For an American Abroad, It’s Been a Very Taxing Year
I come back to pay my taxes every year. Since last April 15, I've watched mass shootings, moral collapse—and at last a ray of hope.Recently, I traveled from London, where I am living, to New York, where I used to live. I did this to file my 2017 U.S. taxes. After completing the returns with my accountant, I made a point of visiting an old friend, a journalist, though his current success can perhaps be gauged by the fact that he is one of a diminishing number of culturally and professionally revered American men not accused of sexual misconduct. We were sitting across the table from one another and he removed his reading glasses to identify my mood.
“You look sad,” was his conclusion.
He wanted to know if this was because I’d just paid my taxes or because I was depressed by what appears to be the moral collapse of his gender. Both, I told him. The previous year a member of Congress with a leading role on an ethics committee managed a particularly cynical piece of political maneuvering by settling charges of his own sexual misconduct with some part of my tax dollars.
“Still, are you thinking of moving back to the States?” asked my friend.
I suggested that the current country that is America was bizarre enough to be psychologically crippling.

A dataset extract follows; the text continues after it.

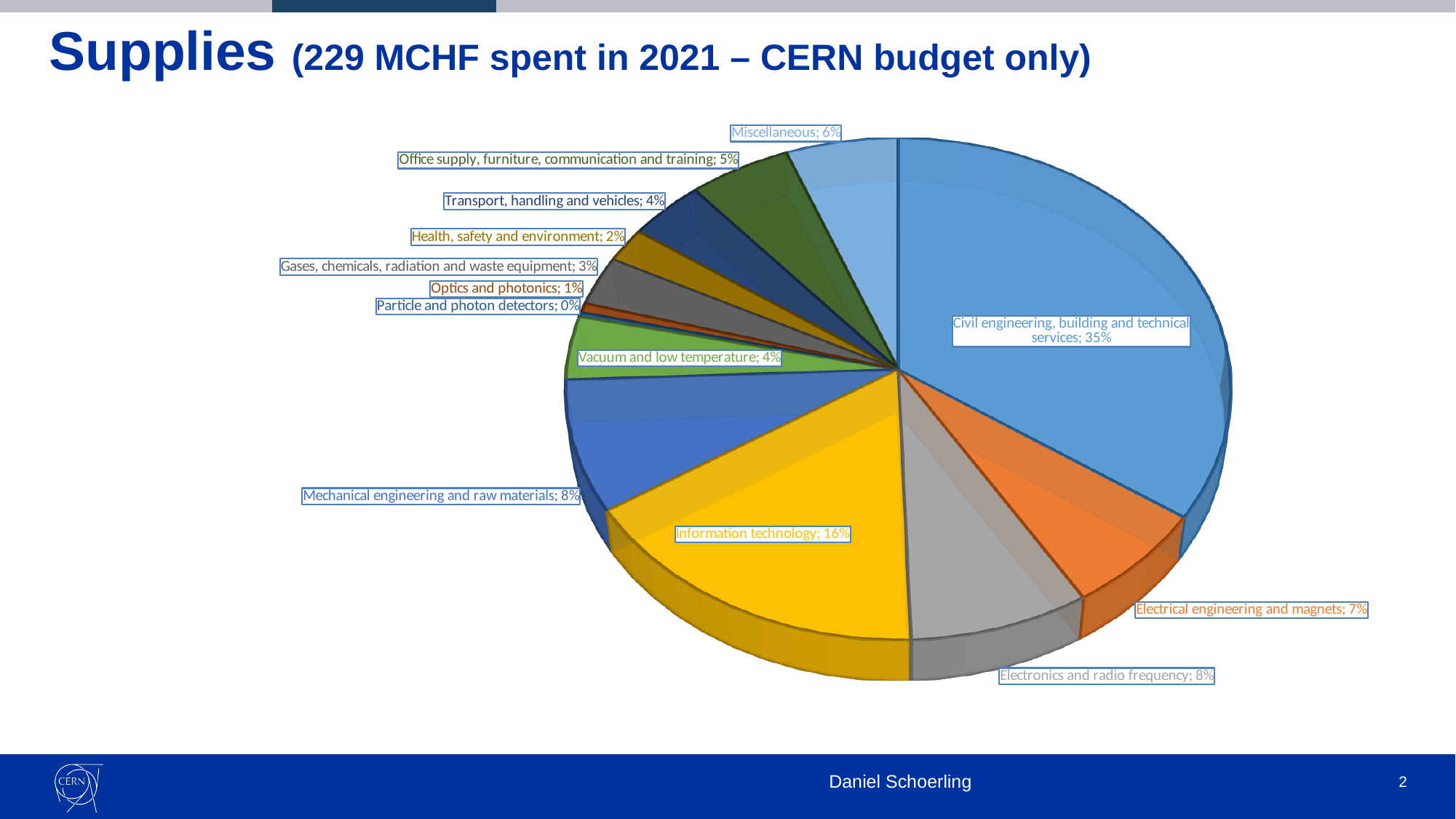
What kind of chart is shown on the slide? pie chart According to the slide title, how much was spent on supplies in 2021? 229 MCHF Which category has the smallest share of the pie? Particle and photon detectors What share of supplies spending goes to Information technology? 16% What share of supplies spending goes to Civil engineering, building and technical services? 35% Which category has the largest share of the pie? Civil engineering, building and technical services What percentage is shown for Miscellaneous? 6% What percentage is shown for Gases, chemicals, radiation and waste equipment? 3% What is the difference in percentage points between Civil engineering, building and technical services and Information technology? 19 Which is larger, the share for Office supply, furniture, communication and training or the share for Transport, handling and vehicles? Office supply, furniture, communication and training What percentage is shown for Electrical engineering and magnets? 7% How many categories are shown in the pie chart? 13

In case it escaped his notice, we were in a bar at 11:30 in the morning on a weekday, and I was clutching an empty wine glass. “So, no, I don’t see myself returning quite yet, if for no other reason than to avoid becoming an alcoholic,” I informed him.
It’s been 10 years since I left my professional and personal life behind in New York and moved to Beijing to write a book for the Chinese about the West. From Beijing I moved to London, where I’ve written other books. I am in London still, researching my next, returning to the U.S. on an annual basis to pay my federal taxes.
“The English are calm,” I told my friend. “They tell you not to worry almost as frequently as they apologize, and these days I’m grateful for whatever reassurances come my way.”
The same week I saw my friend, there was another mass shooting in America, this time at a Florida high school. There have been over 300 mass shootings in the U.S. since I paid last year’s federal taxes. Left in their bloody wake has been the non-negotiable right to purchase war weapons whose sole purpose is to kill as many people in the shortest time possible—often in schools, sometimes in churches. With a career that has, quite literally, moved me from one spot on the globe to another, I can say with certainty that gun violence in America is the result of choices uniquely American.
Not long after I returned to the U.K., something wholly unexpected happened in the U.S.: the March for Our Lives. It was politically remarkable. It was encouragingly moral. It was a reminder of something that has eluded me since the last taxpaying year: hope.